Rideau de fumée sur le Cotentin
Le groupe « Lorraine » et le débarquement en Normandie
Par Jean Clément, pilote – escadrille Nancy – 342 « Lorraine » Squadron
Hartford Bridge – début juin
Une des nombreuses bases de la 2nd Tactical Air Force, où le Squadron 342 « Lorraine » est stationné. Nous partageons le terrain avec le 88 équipé comme nous de Boston et nous sommes les deux seules unités de la 2e TAF à voler sur ce matériel. Les autres squadrons de bombardiers légers volent maintenant sur des B 25 Mitchell, plus lents mais transportant une charge plus importante, et Mosquitos, plus rapides mais plus fragiles.
Pour avoir suivi un entraînement spécial, nous pensons que, le grand jour, nous serons chargés de poser un écran de fumée entre les forces alliées débarquant à terre et les forces allemandes. La perspective est excitante – être aux premières loges -, mais un peu effrayante – car les chances de survie d’un avion volant au ras du sol, directement sur la plage de débarquement, sans aucune possibilité d’« évasive action », sont des plus réduites. La casse devrait être importante. En réalité, cela s’est révélé dangereux, mais pas plus qu’une mission ordinaire, car nous avons posé l’écran de fumée non pas directement sur la plage mais sur la mer parallèlement à la côte. Bien sûr, les navires de guerre alliés tiraient sur les batteries côtières allemandes, lesquelles n’étaient pas en reste ; mais, heureusement, les gros calibres ont des trajectoires courbes, ce qui nous permettait de passer au-dessous plaqués au sol. De toute façon, nous devions voler très bas pour le largage correct de notre écran de fumée.
========================================================================
TÂCHE DEMANDÉE — D'après le récit consacré au groupe « Lorraine » et au débarquement en Normandie, avec quelle unité le Squadron 342 « Lorraine » partage-t-il le terrain de Hartford Bridge ?

MATÉRIEL FOURNI —
========================================================================
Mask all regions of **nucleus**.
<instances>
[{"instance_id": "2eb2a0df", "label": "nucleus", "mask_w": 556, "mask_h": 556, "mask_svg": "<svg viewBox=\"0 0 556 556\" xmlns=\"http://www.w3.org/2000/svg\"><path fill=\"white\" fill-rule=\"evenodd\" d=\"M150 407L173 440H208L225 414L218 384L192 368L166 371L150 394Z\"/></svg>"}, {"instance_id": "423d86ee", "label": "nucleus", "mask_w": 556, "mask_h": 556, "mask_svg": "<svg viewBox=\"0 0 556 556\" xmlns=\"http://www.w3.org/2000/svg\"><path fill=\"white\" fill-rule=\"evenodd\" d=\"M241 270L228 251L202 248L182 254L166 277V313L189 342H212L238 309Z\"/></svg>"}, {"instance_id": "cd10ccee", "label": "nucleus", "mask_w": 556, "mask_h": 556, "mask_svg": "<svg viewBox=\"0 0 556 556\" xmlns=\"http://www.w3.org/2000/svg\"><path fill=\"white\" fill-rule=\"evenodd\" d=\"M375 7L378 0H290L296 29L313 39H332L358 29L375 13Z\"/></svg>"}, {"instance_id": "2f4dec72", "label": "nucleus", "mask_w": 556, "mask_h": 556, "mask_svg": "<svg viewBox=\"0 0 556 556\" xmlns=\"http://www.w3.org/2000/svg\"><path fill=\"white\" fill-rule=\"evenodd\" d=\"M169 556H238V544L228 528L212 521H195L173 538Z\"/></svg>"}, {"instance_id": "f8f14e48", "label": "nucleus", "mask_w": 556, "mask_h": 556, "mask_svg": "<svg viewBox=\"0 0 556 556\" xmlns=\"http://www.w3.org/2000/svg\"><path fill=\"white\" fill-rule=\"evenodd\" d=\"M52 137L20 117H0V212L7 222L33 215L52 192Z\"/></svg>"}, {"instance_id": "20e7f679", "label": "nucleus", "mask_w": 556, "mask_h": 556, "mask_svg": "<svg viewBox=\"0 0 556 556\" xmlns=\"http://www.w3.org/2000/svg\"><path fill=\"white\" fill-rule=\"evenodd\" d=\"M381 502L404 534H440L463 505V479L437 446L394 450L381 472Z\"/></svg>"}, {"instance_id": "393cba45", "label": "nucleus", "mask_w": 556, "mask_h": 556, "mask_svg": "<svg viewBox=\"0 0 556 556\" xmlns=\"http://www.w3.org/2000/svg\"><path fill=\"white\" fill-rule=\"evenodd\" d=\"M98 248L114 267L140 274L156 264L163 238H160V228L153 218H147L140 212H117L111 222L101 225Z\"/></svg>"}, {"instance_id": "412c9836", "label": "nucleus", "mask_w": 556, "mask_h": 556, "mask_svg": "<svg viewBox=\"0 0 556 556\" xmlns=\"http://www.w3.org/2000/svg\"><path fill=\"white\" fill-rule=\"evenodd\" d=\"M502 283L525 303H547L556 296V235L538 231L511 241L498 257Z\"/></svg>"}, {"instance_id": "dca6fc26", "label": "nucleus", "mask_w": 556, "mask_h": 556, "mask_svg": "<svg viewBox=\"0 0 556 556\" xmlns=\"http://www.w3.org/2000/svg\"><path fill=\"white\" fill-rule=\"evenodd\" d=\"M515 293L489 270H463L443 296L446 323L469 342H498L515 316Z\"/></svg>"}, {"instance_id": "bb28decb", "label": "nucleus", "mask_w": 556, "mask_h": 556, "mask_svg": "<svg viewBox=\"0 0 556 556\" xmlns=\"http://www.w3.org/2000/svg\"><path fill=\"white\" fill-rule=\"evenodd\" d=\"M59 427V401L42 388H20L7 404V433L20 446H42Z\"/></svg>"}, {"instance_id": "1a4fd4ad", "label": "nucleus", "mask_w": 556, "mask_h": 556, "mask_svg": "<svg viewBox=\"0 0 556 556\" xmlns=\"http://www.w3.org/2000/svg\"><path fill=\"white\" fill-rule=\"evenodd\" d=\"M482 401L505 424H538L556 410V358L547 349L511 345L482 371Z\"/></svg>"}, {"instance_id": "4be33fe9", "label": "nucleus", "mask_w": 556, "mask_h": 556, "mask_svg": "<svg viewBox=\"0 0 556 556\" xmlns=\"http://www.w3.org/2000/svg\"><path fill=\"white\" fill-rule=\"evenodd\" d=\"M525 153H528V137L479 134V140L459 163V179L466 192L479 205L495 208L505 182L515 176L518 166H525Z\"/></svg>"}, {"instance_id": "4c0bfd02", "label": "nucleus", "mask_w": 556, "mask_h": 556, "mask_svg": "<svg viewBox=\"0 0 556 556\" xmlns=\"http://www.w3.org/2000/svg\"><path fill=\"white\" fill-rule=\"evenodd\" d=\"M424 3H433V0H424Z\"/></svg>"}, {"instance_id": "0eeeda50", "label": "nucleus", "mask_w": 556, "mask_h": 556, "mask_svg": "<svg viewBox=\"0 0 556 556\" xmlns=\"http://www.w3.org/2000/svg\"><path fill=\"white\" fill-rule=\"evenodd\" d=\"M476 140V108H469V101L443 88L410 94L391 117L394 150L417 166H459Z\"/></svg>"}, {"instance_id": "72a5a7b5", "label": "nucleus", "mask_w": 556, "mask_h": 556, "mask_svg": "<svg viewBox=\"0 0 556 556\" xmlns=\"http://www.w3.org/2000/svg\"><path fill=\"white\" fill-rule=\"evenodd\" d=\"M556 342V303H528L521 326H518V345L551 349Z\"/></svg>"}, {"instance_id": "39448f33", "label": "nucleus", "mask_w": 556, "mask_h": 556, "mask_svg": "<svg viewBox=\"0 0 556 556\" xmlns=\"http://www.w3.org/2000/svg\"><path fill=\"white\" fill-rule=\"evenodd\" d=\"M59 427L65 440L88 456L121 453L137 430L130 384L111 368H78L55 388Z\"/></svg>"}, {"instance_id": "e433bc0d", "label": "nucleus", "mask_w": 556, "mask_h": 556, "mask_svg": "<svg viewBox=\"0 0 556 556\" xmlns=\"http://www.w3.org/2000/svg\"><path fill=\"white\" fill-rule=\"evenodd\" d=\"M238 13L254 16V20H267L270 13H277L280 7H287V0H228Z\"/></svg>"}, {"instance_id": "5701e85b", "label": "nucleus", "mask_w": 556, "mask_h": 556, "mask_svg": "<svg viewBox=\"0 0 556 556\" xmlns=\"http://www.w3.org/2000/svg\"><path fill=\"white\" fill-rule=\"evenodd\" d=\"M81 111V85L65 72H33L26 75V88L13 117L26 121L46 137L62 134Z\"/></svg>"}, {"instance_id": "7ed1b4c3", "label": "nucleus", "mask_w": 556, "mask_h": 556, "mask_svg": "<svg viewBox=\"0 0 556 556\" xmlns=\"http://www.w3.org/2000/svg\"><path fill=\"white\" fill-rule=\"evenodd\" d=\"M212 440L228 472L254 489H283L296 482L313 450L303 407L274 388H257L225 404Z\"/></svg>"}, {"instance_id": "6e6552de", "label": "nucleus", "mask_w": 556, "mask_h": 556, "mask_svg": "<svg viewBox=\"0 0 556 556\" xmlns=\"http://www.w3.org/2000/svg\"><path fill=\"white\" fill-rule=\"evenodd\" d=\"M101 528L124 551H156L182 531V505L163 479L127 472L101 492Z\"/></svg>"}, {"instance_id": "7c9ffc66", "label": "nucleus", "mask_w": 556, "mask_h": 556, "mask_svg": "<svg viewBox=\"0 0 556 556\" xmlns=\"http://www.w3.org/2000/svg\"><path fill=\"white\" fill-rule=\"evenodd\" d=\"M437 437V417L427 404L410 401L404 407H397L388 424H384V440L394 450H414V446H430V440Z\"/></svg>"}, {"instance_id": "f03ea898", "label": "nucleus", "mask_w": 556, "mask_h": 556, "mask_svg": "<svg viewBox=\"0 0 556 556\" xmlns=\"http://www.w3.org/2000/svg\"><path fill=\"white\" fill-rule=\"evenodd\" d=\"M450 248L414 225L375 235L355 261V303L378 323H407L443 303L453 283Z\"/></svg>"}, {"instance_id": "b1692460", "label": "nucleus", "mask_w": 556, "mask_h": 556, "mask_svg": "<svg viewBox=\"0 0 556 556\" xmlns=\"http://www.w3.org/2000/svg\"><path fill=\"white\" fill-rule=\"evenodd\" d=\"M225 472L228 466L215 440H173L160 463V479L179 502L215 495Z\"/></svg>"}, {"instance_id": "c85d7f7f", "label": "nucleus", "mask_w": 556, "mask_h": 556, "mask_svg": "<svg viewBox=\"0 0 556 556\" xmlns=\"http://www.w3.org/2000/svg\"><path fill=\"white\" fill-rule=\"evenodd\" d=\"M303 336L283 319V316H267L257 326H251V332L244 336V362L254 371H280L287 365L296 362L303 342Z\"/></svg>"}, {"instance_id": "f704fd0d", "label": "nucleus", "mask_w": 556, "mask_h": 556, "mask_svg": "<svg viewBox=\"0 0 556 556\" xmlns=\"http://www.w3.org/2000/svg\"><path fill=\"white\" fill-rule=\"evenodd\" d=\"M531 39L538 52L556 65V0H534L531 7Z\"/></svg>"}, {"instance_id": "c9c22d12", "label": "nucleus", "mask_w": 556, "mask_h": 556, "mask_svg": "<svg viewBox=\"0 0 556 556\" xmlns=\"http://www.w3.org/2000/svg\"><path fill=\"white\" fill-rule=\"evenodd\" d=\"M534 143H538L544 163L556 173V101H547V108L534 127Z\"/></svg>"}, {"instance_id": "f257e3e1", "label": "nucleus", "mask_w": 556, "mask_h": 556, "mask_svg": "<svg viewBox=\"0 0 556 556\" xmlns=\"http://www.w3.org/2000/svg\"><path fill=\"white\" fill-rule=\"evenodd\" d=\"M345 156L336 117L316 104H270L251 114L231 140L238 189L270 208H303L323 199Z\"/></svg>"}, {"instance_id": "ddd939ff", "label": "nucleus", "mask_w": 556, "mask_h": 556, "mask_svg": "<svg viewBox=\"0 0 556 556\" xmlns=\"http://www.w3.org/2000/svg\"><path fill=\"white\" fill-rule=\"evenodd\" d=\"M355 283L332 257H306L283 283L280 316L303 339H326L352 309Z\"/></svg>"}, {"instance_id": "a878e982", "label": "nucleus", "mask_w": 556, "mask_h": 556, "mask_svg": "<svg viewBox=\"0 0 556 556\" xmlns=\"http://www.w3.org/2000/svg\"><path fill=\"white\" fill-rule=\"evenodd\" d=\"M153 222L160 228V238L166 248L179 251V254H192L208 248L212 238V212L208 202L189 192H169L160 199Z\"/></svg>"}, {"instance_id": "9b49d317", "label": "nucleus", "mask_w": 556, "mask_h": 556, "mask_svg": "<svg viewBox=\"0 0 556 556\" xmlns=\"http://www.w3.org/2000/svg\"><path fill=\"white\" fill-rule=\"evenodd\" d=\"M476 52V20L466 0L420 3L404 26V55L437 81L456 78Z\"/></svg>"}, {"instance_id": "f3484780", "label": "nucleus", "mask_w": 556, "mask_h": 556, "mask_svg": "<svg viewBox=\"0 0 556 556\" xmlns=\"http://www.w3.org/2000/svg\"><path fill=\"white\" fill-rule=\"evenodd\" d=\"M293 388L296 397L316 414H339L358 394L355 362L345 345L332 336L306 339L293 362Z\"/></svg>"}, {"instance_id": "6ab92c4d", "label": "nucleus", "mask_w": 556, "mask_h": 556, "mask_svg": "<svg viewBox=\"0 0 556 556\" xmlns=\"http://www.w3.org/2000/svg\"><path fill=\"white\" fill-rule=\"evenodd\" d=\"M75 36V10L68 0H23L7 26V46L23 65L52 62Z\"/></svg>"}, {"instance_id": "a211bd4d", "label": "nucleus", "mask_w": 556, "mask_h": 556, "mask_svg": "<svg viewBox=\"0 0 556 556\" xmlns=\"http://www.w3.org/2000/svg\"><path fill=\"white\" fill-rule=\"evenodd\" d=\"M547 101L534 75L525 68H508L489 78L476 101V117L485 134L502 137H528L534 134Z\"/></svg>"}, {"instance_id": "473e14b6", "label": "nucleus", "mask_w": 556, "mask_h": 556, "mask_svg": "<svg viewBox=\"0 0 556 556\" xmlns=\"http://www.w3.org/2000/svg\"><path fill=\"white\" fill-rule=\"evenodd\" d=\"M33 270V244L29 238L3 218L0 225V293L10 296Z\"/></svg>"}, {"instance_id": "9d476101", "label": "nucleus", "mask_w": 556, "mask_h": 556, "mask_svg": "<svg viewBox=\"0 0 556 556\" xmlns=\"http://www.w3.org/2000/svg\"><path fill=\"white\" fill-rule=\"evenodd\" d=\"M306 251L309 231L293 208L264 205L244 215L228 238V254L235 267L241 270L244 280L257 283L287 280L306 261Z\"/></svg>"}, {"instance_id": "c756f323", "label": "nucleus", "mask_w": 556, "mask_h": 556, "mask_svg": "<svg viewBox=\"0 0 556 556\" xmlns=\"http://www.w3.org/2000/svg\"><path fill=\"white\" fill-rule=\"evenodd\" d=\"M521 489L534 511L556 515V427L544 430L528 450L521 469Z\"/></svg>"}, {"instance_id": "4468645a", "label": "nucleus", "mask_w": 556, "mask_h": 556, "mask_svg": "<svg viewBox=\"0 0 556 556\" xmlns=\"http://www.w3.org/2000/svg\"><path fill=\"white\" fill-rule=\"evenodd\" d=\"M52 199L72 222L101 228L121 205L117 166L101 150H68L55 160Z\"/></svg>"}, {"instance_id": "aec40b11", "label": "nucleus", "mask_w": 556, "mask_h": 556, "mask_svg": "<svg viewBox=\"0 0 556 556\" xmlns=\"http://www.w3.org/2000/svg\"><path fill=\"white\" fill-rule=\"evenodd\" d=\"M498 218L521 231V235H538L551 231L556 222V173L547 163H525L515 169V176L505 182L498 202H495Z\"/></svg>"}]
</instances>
========================================================================
RÉPONSE RÉDIGÉE — Il partage le terrain avec le 88, équipé comme lui de Boston.